N.C. Supreme Court race could shift partisan balance

N.C. Supreme Court race could shift partisan balance
October 13
08:00 2016



RALEIGH, N.C.  — The philosophical and political balance of North Carolina’s Supreme Court could shift as voters this fall choose to keep a longtime justice or replace him with a veteran Wake County trial judge.

Associate Justice Bob Edmunds is seeking to stay on the court after winning eight-year terms in 2000 and 2008. His challenger is Superior Court Judge Mike Morgan, who has been hearing cases since the late 1980s. Edmunds and Morgan advanced to the general election as the top vote-getters among four candidates in the June 7 primary, with Edmunds finishing first.

Both highlight their experience and what they call an ability to be fair and impartial.

Morgan, however, is citing recent Supreme Court rulings that favored Republican legislation and Edmunds calling himself a “conservative” on campaign placards as evidence change is needed. Edmunds say backing from county sheriffs, former chief justices and heads of attorney groups that wear all partisan stripes shows he’s doing his job well.

While state Supreme Court elections are officially nonpartisan, four of the seven current justices, including Edmunds, are registered Republicans. Three are registered Democrats, as is Morgan. A Morgan victory would give Democrats a majority on the court for the first time since 1998.
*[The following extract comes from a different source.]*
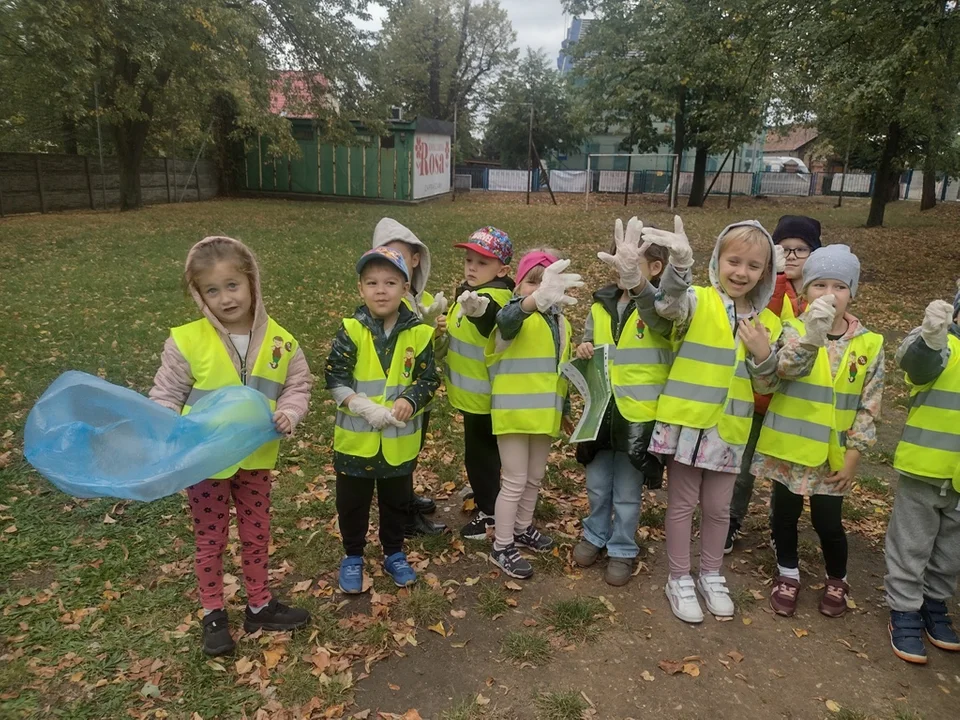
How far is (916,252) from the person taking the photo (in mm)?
17156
Most opinions of the court are unanimous, or divisions don’t fall along party affiliations. Still, some recent opinions addressing legislation approved by Republicans at the General Assembly highlight the partisan split. The Republican justices have backed majority opinions over the past two years upholding legislative and congressional districts and the use of taxpayer money as scholarships for K-12 students to attend private or religious schools. Morgan argues Edmunds has contributed to the “politicization” of a court that is supposed to use its constitutional authority to keeps checks and balances on other branches of government.
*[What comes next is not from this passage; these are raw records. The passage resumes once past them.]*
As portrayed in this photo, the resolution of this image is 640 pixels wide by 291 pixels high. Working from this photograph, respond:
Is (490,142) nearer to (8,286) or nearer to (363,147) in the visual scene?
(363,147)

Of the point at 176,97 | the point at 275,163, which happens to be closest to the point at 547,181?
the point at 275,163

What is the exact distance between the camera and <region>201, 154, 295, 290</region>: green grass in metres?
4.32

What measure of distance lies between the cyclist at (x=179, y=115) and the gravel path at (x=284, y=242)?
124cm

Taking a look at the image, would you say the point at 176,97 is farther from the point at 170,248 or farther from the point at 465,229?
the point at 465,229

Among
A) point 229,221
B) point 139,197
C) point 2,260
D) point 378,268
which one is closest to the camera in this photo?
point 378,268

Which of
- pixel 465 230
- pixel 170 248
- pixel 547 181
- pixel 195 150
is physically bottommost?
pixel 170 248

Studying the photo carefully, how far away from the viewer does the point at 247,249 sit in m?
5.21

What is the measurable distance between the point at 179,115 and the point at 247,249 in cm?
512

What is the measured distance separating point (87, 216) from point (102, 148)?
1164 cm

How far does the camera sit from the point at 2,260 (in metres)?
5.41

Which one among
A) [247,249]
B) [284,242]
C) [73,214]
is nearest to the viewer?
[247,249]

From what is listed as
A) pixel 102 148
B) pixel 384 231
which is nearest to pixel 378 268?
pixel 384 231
“My lens will be clear. It will not be shaded in any political direction,” Morgan said, adding that Edmunds’ conservative designation in the campaign “shows a political orientation and a political bent.”

Edmunds said that’s not true. In a recent televised forum with Morgan, Edmunds argued “conservative” refers to his judicial philosophy of following the rule of law and deferring to previous court decisions. The justice also cited opinions where the entire Supreme Court has agreed that the General Assembly overstepped its powers, though legislative appointments to the state’s now-defunct coal ash commission and taking away tenure rights promised to public school teachers who had already earned them.

“People are satisfied that I’m a judge that makes decisions based on the law and the facts,” Edmunds said in an interview, suggesting later that Morgan is the one trying to make the campaign partisan. “I am not trying to inject politics into this race.”

Morgan, 60, previously worked as an assistant state attorney general before being appointed as an administrative law judge in 1989. He became a District Court judge in 1994 and moved to Superior Court in 2005, winning elections for both.

Morgan has been the presiding judge in a law-suit challenging a 2013 law requiring photo identification to vote. A trial was expected to begin last month but Morgan put it on hold after federal judges struck down the law over the summer. A conservative group questioned whether Morgan should have removed himself from the case, given the upcoming election. Morgan said he would continue to preside, citing a judicial ethics official’s correspondence finding no conflict.

Edmunds is a former assistant state and federal prosecutor and U.S. attorney for central North Carolina who was elected to the intermediate-level state Court of Appeals in 1998. At 67, Edmunds would not be able to complete an additional eight-year term if he’s elected next month because state law requires a mandatory retirement for judges at 72. The governor at the time would appoint a replacement.